I was in Morocco working on grant funded research that investigated perceptions of stroke symptoms, risk factors, and subsequent treatment-seeking behavior in different communities. For many of the Moroccans I spoke to, the jinn that can live in the sink and harm you during the pasta-making process can also cause stroke-like symptoms. Symptoms classic of stroke include paralysis or numbness -- especially on one side of the body -- likely of the face, arm or leg, difficulty in understanding or producing speech, a splitting headache often accompanied by dizziness or nausea. I soon discovered how intertwined the perception of stroke symptoms were with cultural stigmas, taboos, and accepted norms.

Stroke is a disease of global proportion, a leading cause of death and disability worldwide, and its incidence is increasing. Many countries, Morocco included, do not have the resources for ubiquitous neurosurgical stroke treatment, so prevention is paramount to reduce stroke burden.

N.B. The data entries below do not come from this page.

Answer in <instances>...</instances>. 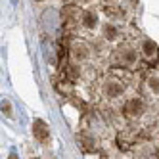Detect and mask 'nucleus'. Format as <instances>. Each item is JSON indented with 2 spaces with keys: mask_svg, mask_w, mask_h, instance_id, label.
I'll use <instances>...</instances> for the list:
<instances>
[{
  "mask_svg": "<svg viewBox=\"0 0 159 159\" xmlns=\"http://www.w3.org/2000/svg\"><path fill=\"white\" fill-rule=\"evenodd\" d=\"M8 159H19V157H17L16 153H10V155H8Z\"/></svg>",
  "mask_w": 159,
  "mask_h": 159,
  "instance_id": "9b49d317",
  "label": "nucleus"
},
{
  "mask_svg": "<svg viewBox=\"0 0 159 159\" xmlns=\"http://www.w3.org/2000/svg\"><path fill=\"white\" fill-rule=\"evenodd\" d=\"M146 84H148V88H150V92L152 94H159V75L157 73H152L150 77L146 79Z\"/></svg>",
  "mask_w": 159,
  "mask_h": 159,
  "instance_id": "1a4fd4ad",
  "label": "nucleus"
},
{
  "mask_svg": "<svg viewBox=\"0 0 159 159\" xmlns=\"http://www.w3.org/2000/svg\"><path fill=\"white\" fill-rule=\"evenodd\" d=\"M130 2H132V6H136V4H138V0H130Z\"/></svg>",
  "mask_w": 159,
  "mask_h": 159,
  "instance_id": "ddd939ff",
  "label": "nucleus"
},
{
  "mask_svg": "<svg viewBox=\"0 0 159 159\" xmlns=\"http://www.w3.org/2000/svg\"><path fill=\"white\" fill-rule=\"evenodd\" d=\"M2 113L6 117H12L14 115V107H12V104H10V100H2Z\"/></svg>",
  "mask_w": 159,
  "mask_h": 159,
  "instance_id": "9d476101",
  "label": "nucleus"
},
{
  "mask_svg": "<svg viewBox=\"0 0 159 159\" xmlns=\"http://www.w3.org/2000/svg\"><path fill=\"white\" fill-rule=\"evenodd\" d=\"M33 159H39V157H33Z\"/></svg>",
  "mask_w": 159,
  "mask_h": 159,
  "instance_id": "4468645a",
  "label": "nucleus"
},
{
  "mask_svg": "<svg viewBox=\"0 0 159 159\" xmlns=\"http://www.w3.org/2000/svg\"><path fill=\"white\" fill-rule=\"evenodd\" d=\"M102 37H104L106 40L113 42V40H117L119 39V29L115 23H111V21H106L104 25H102Z\"/></svg>",
  "mask_w": 159,
  "mask_h": 159,
  "instance_id": "6e6552de",
  "label": "nucleus"
},
{
  "mask_svg": "<svg viewBox=\"0 0 159 159\" xmlns=\"http://www.w3.org/2000/svg\"><path fill=\"white\" fill-rule=\"evenodd\" d=\"M102 94L107 100H117L125 94V84L117 79H107V81L102 84Z\"/></svg>",
  "mask_w": 159,
  "mask_h": 159,
  "instance_id": "f03ea898",
  "label": "nucleus"
},
{
  "mask_svg": "<svg viewBox=\"0 0 159 159\" xmlns=\"http://www.w3.org/2000/svg\"><path fill=\"white\" fill-rule=\"evenodd\" d=\"M100 23V17H98V12L94 8H86L81 12V25L88 31H94Z\"/></svg>",
  "mask_w": 159,
  "mask_h": 159,
  "instance_id": "39448f33",
  "label": "nucleus"
},
{
  "mask_svg": "<svg viewBox=\"0 0 159 159\" xmlns=\"http://www.w3.org/2000/svg\"><path fill=\"white\" fill-rule=\"evenodd\" d=\"M104 2H106V4H111V2H115V0H104Z\"/></svg>",
  "mask_w": 159,
  "mask_h": 159,
  "instance_id": "f8f14e48",
  "label": "nucleus"
},
{
  "mask_svg": "<svg viewBox=\"0 0 159 159\" xmlns=\"http://www.w3.org/2000/svg\"><path fill=\"white\" fill-rule=\"evenodd\" d=\"M117 56H119V61L123 65H127V67H134L136 63H138V58H140V54L136 52L130 44H123V46H119Z\"/></svg>",
  "mask_w": 159,
  "mask_h": 159,
  "instance_id": "7ed1b4c3",
  "label": "nucleus"
},
{
  "mask_svg": "<svg viewBox=\"0 0 159 159\" xmlns=\"http://www.w3.org/2000/svg\"><path fill=\"white\" fill-rule=\"evenodd\" d=\"M140 52H142V58L150 60V61H153V60L159 58V46H157V42L152 40V39H146L142 42V50Z\"/></svg>",
  "mask_w": 159,
  "mask_h": 159,
  "instance_id": "0eeeda50",
  "label": "nucleus"
},
{
  "mask_svg": "<svg viewBox=\"0 0 159 159\" xmlns=\"http://www.w3.org/2000/svg\"><path fill=\"white\" fill-rule=\"evenodd\" d=\"M146 113V104L142 98H130L125 104V115H129L132 119H138Z\"/></svg>",
  "mask_w": 159,
  "mask_h": 159,
  "instance_id": "20e7f679",
  "label": "nucleus"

Prevention is coupled with awareness. With an understanding of stroke symptoms so entrenched in religious beliefs and day-to-day practices as basic as draining pasta water, how can you "educate" about stroke without fundamentally disrupting the cultural milieu in which that belief exists? How do you appreciate interconnected, complex patterns of behaviors and understanding that involves spirits -- both conscious and unconscious -- and appropriately introduce the biomedical perspective? Initially I thought it would be feasible to isolate stroke as a case not caused by evil spirits, but by an anatomical, physiological issue... Moments like my pasta experience forced me to question this assumption.

Aisha had grown up in Morocco with a pharmacist father, went to an English-speaking school, and attended an elite college in the United States. Her reaction to her own "jinn reflex" elicited confusion and perhaps even embarrassment. She may question whether she truly believes in these spirits, but the superstitious practices accompanying this cultural belief are ingrained to the point of instinct. I was not expecting to see the tension between "biomedical modernity" and "cultural history" manifest in this manner. I wanted to teach Aisha how to make Italian pasta, but my pasta methods were inappropriate in her cultural context; Aisha's stress-reaction triggered by my lack of awareness of jinn was not such a big deal in the situation of two friends cooking pasta. But, what about a western doctor who is completely unaware of jinn and who is charged with treating and counseling a Moroccan community about stroke? What are the ramifications of that cultural impasse?

Such considerations are not restricted to health initiatives abroad: with immigrant and asylee-accepting states, and the influx of displaced persons across the globe due to turmoil, western physicians and systems will be increasingly confronted with differing cultural perceptions. Being conscious and sensitive to these disparate understandings of health will always be paramount to delivering culturally competent care.